╭─ Supplied text
Using PyLRE to Deploy your Exported ONNX Model¶
You have exported an ONNX model with LEIP Optimize, and now you want to deploy it in a target environment. This tutorial provides step-by-step instructions for loading an optimized artifact, creating an LRE instance, and performing inference.
Runtime Setup¶
We need two components to execute a model on your target:
- target-compatible and model-compatible runtime (LRE)
- target-compatible model or model library (optimized output)
import pylre
from pylre import LatentRuntimeEngine as LRE
import numpy as np
Using LEIP Optimize, get your optimized artifact. This tutorial assumes the model is compiled for float32 and for CPU target. For more information, consult the LEIP Optimize tutorial for optimizing an ONNX model.
optimized_artifact_path = "path/to/exported.onnx"
pylre_options = pylre.ONNXOptions(execution_provider="cpu", precision="float32")
lre = LRE(optimized_artifact_path, options=pylre_options)
With this LRE object, we can introspect on the model we have optimized
lre.get_metadata()
Creating a random tensor to do inference¶
As the model expects only one input, we pick the first one to create a random input tensor
shape = lre.input_shapes[0]
type = lre.input_dtypes[0]
input = np.random.random(shape).astype(type)
With this input data tensor, we can run an inference on the model LRE instantiation we created.
output = lre(input)
This output is in a device-independent target. But you may want to convert into a more amenable format for postprocessing. We will use NumPy for this, but depending on your application and hardware usage, you may want to explore other formats.
numpy_output = np.from_dlpack(output[0])
Verifying expected output shape¶
expected_output_shape = lre.output_shapes[0]
assert numpy_output.shape == expected_output_shape
╰─
Goal of the exercise ->
Answer these questions from the PyLRE tutorial:
1. For what precision and target does the tutorial assume the model is compiled?
2. Which two components are needed to execute a model on the target?
3. Which NumPy function converts the first output into NumPy format?
╭─ Recorded information
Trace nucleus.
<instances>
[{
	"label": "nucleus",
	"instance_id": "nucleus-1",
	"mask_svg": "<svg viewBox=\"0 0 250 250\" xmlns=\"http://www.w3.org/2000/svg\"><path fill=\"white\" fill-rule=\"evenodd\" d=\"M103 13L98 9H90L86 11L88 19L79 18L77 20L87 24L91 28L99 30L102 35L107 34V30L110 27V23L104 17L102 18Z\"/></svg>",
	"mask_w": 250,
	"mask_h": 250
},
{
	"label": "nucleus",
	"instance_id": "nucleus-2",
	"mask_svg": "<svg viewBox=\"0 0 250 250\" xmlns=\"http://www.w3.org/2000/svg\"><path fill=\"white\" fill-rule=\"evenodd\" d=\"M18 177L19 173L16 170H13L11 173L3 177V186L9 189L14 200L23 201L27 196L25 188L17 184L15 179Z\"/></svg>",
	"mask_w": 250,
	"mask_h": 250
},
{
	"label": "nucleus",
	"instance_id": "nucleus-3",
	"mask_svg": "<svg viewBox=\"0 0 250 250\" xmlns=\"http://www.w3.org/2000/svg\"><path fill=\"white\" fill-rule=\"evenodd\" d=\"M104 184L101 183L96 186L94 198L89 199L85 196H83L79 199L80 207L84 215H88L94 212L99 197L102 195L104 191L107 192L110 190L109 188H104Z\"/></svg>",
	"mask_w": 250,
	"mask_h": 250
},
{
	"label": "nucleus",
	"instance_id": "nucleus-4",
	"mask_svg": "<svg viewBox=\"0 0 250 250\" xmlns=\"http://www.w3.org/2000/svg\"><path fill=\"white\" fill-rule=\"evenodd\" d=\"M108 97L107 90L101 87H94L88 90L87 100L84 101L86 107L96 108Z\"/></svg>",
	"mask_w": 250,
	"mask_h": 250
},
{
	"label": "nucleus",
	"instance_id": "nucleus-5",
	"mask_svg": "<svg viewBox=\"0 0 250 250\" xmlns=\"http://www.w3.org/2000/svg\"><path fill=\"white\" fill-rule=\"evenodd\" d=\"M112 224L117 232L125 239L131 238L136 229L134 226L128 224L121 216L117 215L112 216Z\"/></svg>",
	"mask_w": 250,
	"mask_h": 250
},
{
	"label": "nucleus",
╰─
Answer to the exercise ->
1. Float32 precision and a CPU target.
2. A target-compatible and model-compatible runtime (LRE), and a target-compatible model or model library (the optimized output).
3. np.from_dlpack